**Texte à lire:**
Acta fabula
ISSN 2115-8037

2012
Septembre 2012 (volume 13, numéro 7)
Jean-François Duclos

Le minimalisme a‑t‑il existé ?

Romanciers minimalistes (1979‑2003), sous la direction de Marc Dambre et Bruno Blanckerman, Paris : Presses Sorbonne Nouvelle, coll. « Colloque de Cerisy », 2012, 351 p., EAN 9782878545500.

Une notion poreuse

1Au cours des années 80, le terme de minimalisme est apparu puis s’est rapidement répandu pour désigner des auteurs ayant en partage un héritage (le Nouveau Roman) et, de façon plus ou moins explicite, une même manière de se positionner en creux, avec détachement et parfois impassibilité, au sein du monde et du récit. Les études détaillées qui ont suivi, notamment celles de Fieke Schoots en 1997 et de Warren Motte en 19991, appelaient à un regroupement critique. En 2003, eut donc lieu, à Cerisy, un colloque consacré à la question.

2Huit ans séparent la tenue de cette rencontre de la publication de ses actes. Un tel délai permet au lecteur un ajustement de perspective plutôt bienvenu, qu’amplifie, avant même la lecture de la première contribution, la préface récente de ses éditeurs, Marc Dambre et Bruno Blanckeman. Ces derniers donnent en effet le la en proposant de considérer la notion de minimalisme, pourtant limitée à une période précise (de 1979 à 2003), comme particulièrement retorse. Elle résiste à l’élaboration d’une définition autour de laquelle il serait possible de développer un outillage critique unifié, et semble, au moment où l’on s’en empare, ne rien vouloir d’autre que prêter le flanc à la contradiction. L’entreprise de faire système est donc présentée dès les propos liminaires de ces actes comme peu valide. L’expression d’une « faillite conceptuelle » est même clairement énoncée (p. 12).

**Travail à faire:**
[a] Traduisez en anglais cette phrase du compte rendu : « Huit ans séparent la tenue de cette rencontre de la publication de ses actes. »
[b] Résumez le compte rendu en deux phrases.
Les lignes ci-après proviennent d'une source différente.

**Données fournies:**

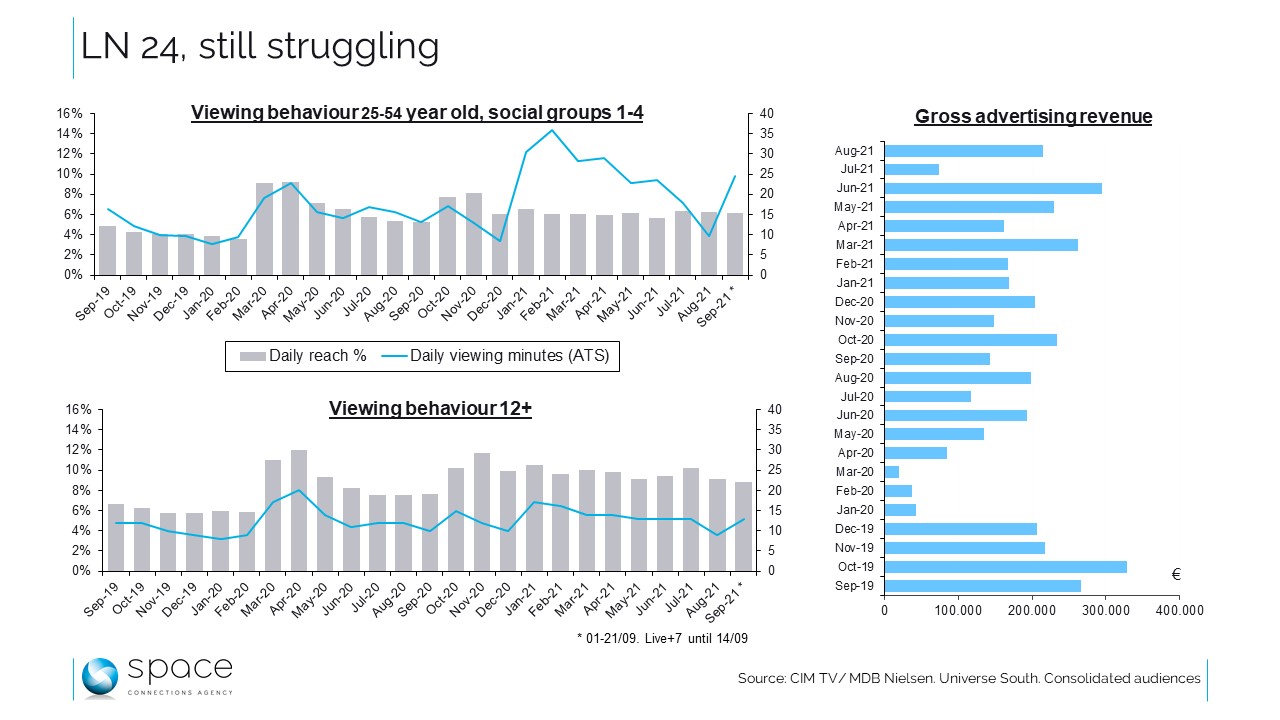 LN 24, still struggling

Viewing behaviour 25-54 year old, social groups 1-4

16%
14%
12%
10%
8%
6%
4%
2%
0%

40
35
30
25
20
15
10
5
0

Sep-19 Oct-19 Nov-19 Dec-19 Jan-20 Feb-20 Mar-20 Apr-20 May-20 Jun-20 Jul-20 Aug-20 Sep-20 Oct-20 Nov-20 Dec-20 Jan-21 Feb-21 Mar-21 Apr-21 May-21 Jun-21 Jul-21 Aug-21 Sep-21 *

Daily reach % Daily viewing minutes (ATS)

Viewing behaviour 12+

16%
14%
12%
10%
8%
6%
4%
2%
0%

40
35
30
25
20
15
10
5
0

Sep-19 Oct-19 Nov-19 Dec-19 Jan-20 Feb-20 Mar-20 Apr-20 May-20 Jun-20 Jul-20 Aug-20 Sep-20 Oct-20 Nov-20 Dec-20 Jan-21 Feb-21 Mar-21 Apr-21 May-21 Jun-21 Jul-21 Aug-21 Sep-21 *

* 01-21/09. Live+7 until 14/09

Gross advertising revenue

Aug-21
Jul-21
Jun-21
May-21
Apr-21
Mar-21
Feb-21
Jan-21
Dec-20
Nov-20
Oct-20
Sep-20
Aug-20
Jul-20
Jun-20
May-20
Apr-20
Mar-20
Feb-20
Jan-20
Dec-19
Nov-19
Oct-19
Sep-19

€

0 100.000 200.000 300.000 400.000

space
CONNECTIONS AGENCY

Source: CIM TV/ MDB Nielsen. Universe South. Consolidated audiences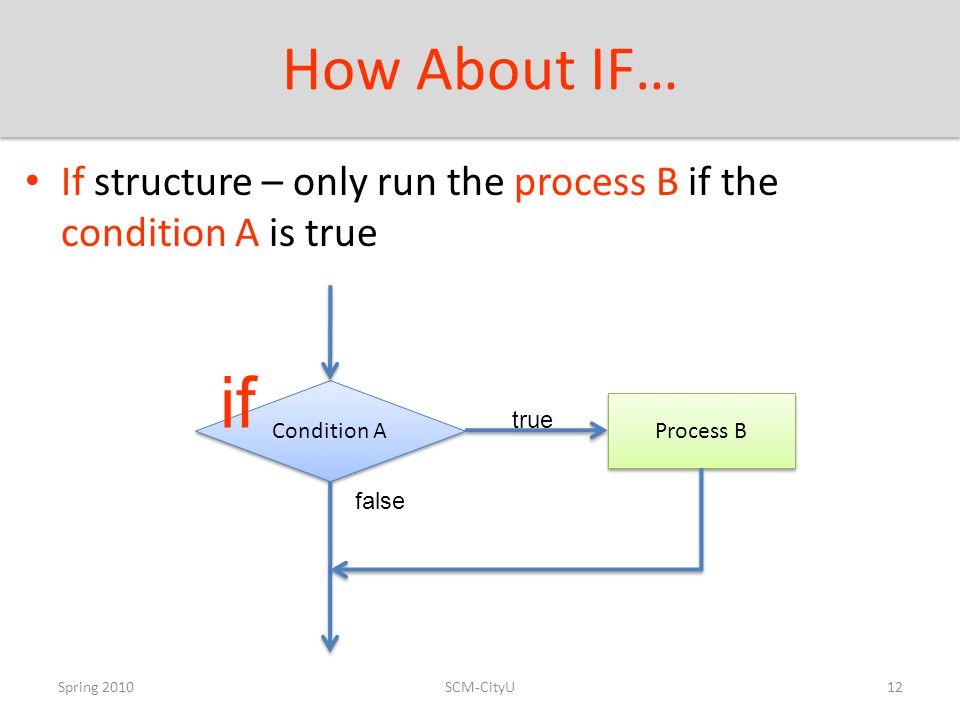 How About IF…

• If structure – only run the process B if the condition A is true

if

Condition A

true

Process B

false

Spring 2010

SCM-CityU

12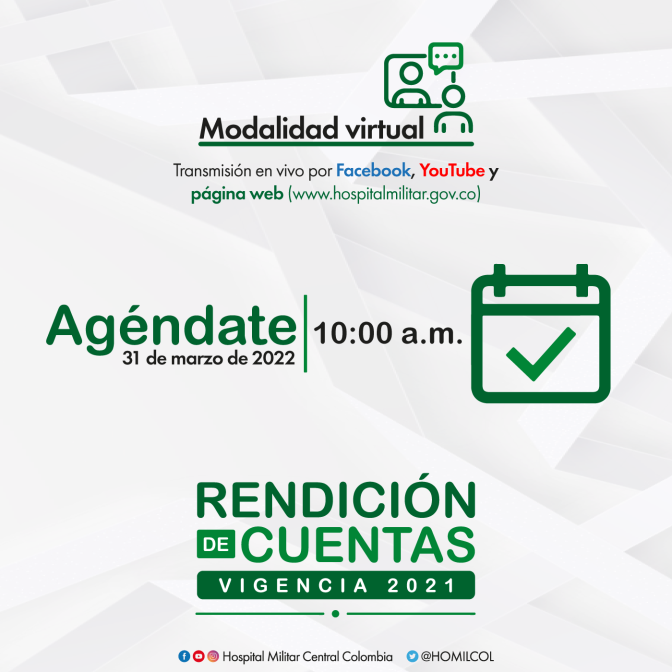 Modalidad virtual

Transmisión en vivo por Facebook, YouTube y página web (www.hospitalmilitar.gov.co)

Agéndate
31 de marzo de 2022

10:00 a.m.

RENDICIÓN DE CUENTAS
VIGENCIA 2021

Hospital Militar Central Colombia @HOMILCOL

**Solutions par tâche:**
[a] Eight years separate the holding of this meeting from the publication of its proceedings.

[b] Apparu dans les années 80, le terme de minimalisme a désigné des auteurs héritiers du Nouveau Roman qui partageaient une manière détachée de se situer dans le monde et le récit, et un colloque lui a été consacré à Cerisy en 2003. Les actes de cette rencontre, publiés huit ans plus tard, présentent dès leur préface une notion rétive à toute définition unifiée, au point d'évoquer une « faillite conceptuelle ».